I have three good friends from this site who have listened to me throughout this whole thing (thank you sooooo much ladies!!!). All three of them have said that there is something weird...and have mentioned PTSD.

ARGH! I don't know if I should just leave him alone and never talk to him again...or if I should push him to open up to me.

Please help!

cheerkelly
11-26-2007, 03:00 PM
He lives four hours away. It's so hard! We didn't really fight when we were texting. We just...I don't know. It's so hard to explain. He just doesn't respond.

I don't know how to be there for him...I don't know what to say.

He got home on November 15. He was in Iraq until September 4, and then came home for a month (for a court martial hearing) and then went back on October 4...then got back for "good" on Nov. 15. So I'm sure the back and forth thing was hard too.

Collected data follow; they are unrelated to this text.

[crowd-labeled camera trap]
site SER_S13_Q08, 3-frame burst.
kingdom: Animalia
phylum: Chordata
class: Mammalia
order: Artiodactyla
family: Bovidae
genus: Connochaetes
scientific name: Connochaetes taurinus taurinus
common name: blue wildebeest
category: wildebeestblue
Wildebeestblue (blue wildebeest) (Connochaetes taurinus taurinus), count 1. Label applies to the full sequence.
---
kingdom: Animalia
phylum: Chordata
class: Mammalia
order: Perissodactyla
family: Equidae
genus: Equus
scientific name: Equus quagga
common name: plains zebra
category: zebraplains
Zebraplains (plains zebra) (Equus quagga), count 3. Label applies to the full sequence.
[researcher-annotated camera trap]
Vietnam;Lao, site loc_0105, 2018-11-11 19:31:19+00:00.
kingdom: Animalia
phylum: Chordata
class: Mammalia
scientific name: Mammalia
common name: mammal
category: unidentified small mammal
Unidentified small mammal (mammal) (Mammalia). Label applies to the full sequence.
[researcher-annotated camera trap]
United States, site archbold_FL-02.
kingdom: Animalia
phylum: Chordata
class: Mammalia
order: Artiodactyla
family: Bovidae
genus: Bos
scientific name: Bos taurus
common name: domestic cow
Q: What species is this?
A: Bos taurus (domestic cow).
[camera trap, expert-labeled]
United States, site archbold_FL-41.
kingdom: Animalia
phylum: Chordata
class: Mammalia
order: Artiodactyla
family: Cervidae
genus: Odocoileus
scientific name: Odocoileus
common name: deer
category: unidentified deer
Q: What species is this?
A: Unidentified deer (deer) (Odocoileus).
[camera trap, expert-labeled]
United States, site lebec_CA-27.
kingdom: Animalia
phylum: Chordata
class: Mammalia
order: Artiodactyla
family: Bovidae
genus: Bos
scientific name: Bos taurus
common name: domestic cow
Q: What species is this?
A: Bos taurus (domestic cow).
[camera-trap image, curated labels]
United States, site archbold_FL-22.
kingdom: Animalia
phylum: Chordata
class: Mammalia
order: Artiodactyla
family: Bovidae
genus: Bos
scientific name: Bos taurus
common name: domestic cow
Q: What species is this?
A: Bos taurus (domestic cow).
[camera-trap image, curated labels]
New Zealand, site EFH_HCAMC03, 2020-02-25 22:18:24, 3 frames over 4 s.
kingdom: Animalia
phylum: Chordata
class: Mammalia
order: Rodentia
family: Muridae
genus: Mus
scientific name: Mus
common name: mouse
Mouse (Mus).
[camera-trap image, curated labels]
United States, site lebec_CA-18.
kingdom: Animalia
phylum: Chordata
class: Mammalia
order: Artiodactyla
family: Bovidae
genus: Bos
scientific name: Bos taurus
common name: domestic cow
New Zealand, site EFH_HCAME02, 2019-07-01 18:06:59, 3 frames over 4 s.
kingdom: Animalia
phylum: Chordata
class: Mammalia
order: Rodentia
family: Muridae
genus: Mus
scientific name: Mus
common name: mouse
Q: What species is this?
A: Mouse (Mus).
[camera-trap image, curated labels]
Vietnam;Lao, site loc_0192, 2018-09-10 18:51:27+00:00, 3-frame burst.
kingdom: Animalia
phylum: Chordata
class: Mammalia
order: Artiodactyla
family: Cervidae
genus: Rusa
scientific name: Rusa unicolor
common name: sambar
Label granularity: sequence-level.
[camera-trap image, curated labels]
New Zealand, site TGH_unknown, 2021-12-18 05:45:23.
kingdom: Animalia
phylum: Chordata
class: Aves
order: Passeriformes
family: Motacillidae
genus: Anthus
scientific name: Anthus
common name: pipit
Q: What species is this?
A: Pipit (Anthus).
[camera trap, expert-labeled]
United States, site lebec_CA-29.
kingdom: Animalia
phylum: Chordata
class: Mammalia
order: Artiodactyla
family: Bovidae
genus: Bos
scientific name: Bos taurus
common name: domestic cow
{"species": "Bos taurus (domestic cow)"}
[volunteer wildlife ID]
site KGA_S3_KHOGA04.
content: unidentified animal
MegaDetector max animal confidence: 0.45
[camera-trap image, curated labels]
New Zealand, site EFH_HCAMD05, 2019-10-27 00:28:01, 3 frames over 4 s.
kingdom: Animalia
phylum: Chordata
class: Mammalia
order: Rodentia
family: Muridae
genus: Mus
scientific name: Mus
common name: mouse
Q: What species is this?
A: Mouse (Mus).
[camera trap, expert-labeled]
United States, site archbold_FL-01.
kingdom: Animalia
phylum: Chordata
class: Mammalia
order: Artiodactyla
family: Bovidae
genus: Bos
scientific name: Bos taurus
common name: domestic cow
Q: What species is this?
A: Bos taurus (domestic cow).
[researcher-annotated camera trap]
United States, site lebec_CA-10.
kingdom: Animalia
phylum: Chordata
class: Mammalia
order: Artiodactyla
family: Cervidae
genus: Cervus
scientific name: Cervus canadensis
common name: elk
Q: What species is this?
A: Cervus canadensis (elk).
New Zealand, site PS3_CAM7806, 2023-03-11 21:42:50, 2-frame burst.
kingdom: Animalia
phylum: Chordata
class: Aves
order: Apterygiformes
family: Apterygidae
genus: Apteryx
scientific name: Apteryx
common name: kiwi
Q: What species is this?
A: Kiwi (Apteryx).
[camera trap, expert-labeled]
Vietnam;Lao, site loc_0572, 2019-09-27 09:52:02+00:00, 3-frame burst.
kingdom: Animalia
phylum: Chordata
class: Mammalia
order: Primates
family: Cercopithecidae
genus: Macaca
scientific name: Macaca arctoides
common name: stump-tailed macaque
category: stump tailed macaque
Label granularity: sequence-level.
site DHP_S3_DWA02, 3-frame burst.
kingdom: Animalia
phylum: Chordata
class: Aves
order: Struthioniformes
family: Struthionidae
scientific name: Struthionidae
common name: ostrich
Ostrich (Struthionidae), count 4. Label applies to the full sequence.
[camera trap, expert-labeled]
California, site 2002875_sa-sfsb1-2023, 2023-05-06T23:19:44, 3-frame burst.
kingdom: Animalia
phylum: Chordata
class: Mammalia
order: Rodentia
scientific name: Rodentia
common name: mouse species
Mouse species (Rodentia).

We broke up right before he left for Iraq in October....literally four days before he left. While he was there, he asked me to watch his apartment and stay there whenever I could...that all my stuff was there exactly where I'd left it, etc.

Again...even this time around, he never asked for his key to the apartment back. He didn't bring my stuff to me when he came home either (his parents live in the same town that I do). ARGH!

I am so lost. I don't know how to be supportive...not when we're not dating anymore. I love him soooo much! I just don't know what to do.